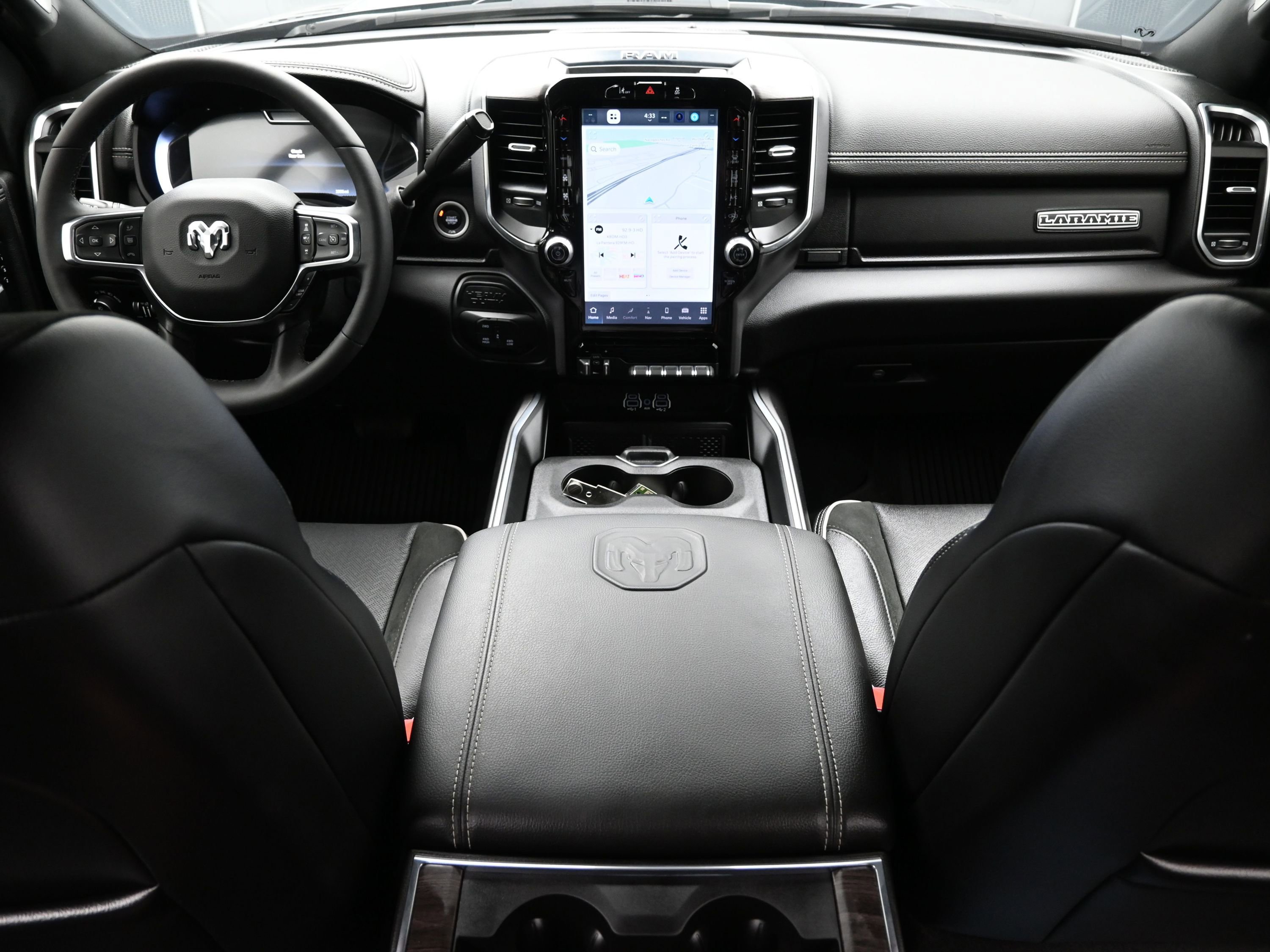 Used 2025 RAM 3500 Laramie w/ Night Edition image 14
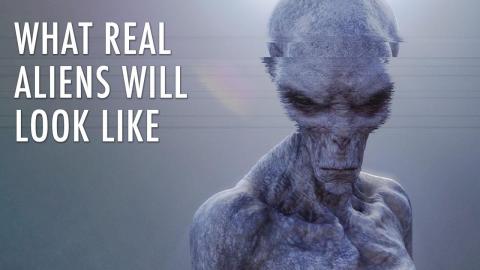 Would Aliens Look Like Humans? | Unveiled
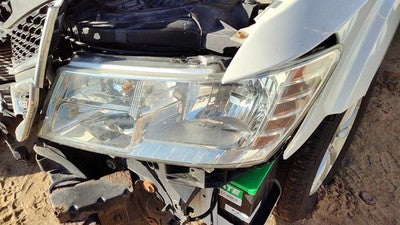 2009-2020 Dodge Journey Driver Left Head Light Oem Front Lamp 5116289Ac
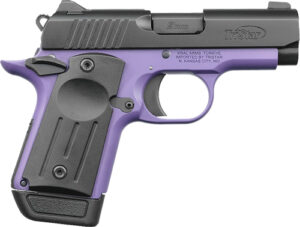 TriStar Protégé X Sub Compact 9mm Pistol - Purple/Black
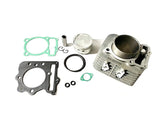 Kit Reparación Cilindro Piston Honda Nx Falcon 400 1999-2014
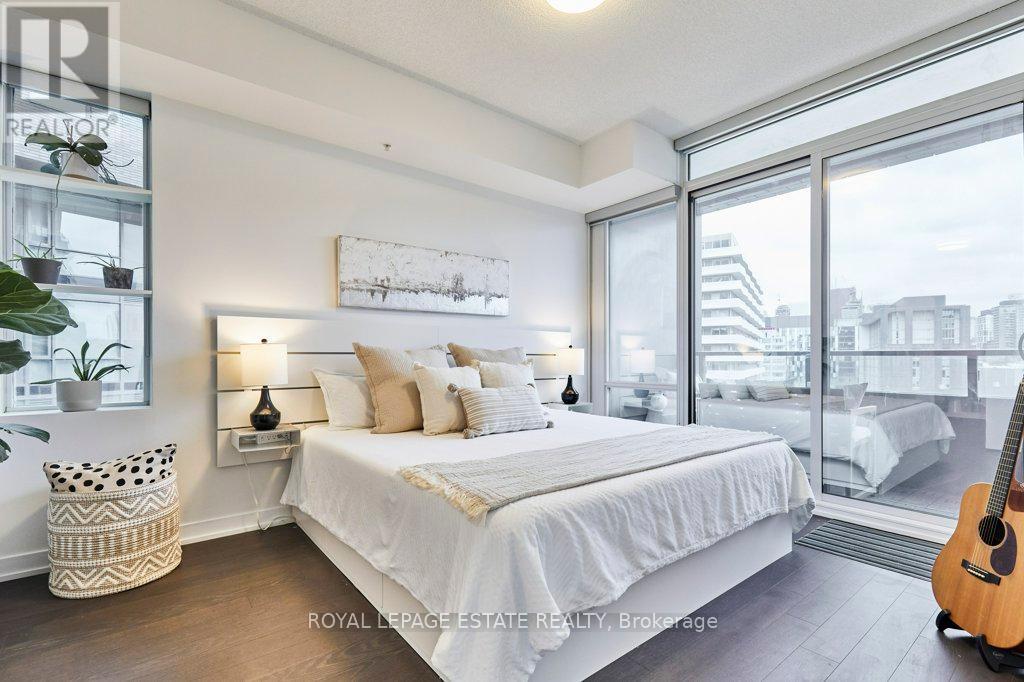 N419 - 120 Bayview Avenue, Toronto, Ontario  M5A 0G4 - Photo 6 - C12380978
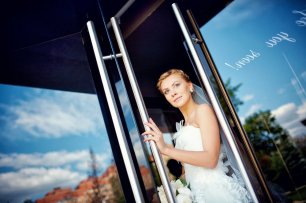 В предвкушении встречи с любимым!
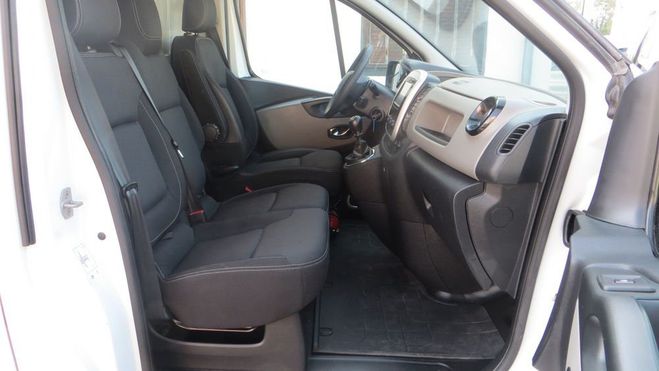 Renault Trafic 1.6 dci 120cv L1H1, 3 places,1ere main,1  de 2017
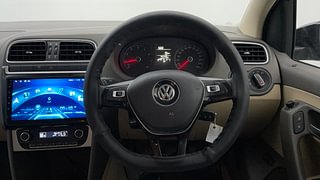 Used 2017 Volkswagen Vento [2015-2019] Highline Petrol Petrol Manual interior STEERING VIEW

#### [Directions for this task]
Without changing a word, transcribe all of the data and omit its images.

#### [Result of this task]
 Used 2025 RAM 3500 Laramie w/ Night Edition image 14
 Would Aliens Look Like Humans? | Unveiled
 2009-2020 Dodge Journey Driver Left Head Light Oem Front Lamp 5116289Ac
 TriStar Protégé X Sub Compact 9mm Pistol - Purple/Black
 Kit Reparación Cilindro Piston Honda Nx Falcon 400 1999-2014
 N419 - 120 Bayview Avenue, Toronto, Ontario  M5A 0G4 - Photo 6 - C12380978
 В предвкушении встречи с любимым!
 Renault Trafic 1.6 dci 120cv L1H1, 3 places,1ere main,1  de 2017
 Used 2017 Volkswagen Vento [2015-2019] Highline Petrol Petrol Manual interior STEERING VIEW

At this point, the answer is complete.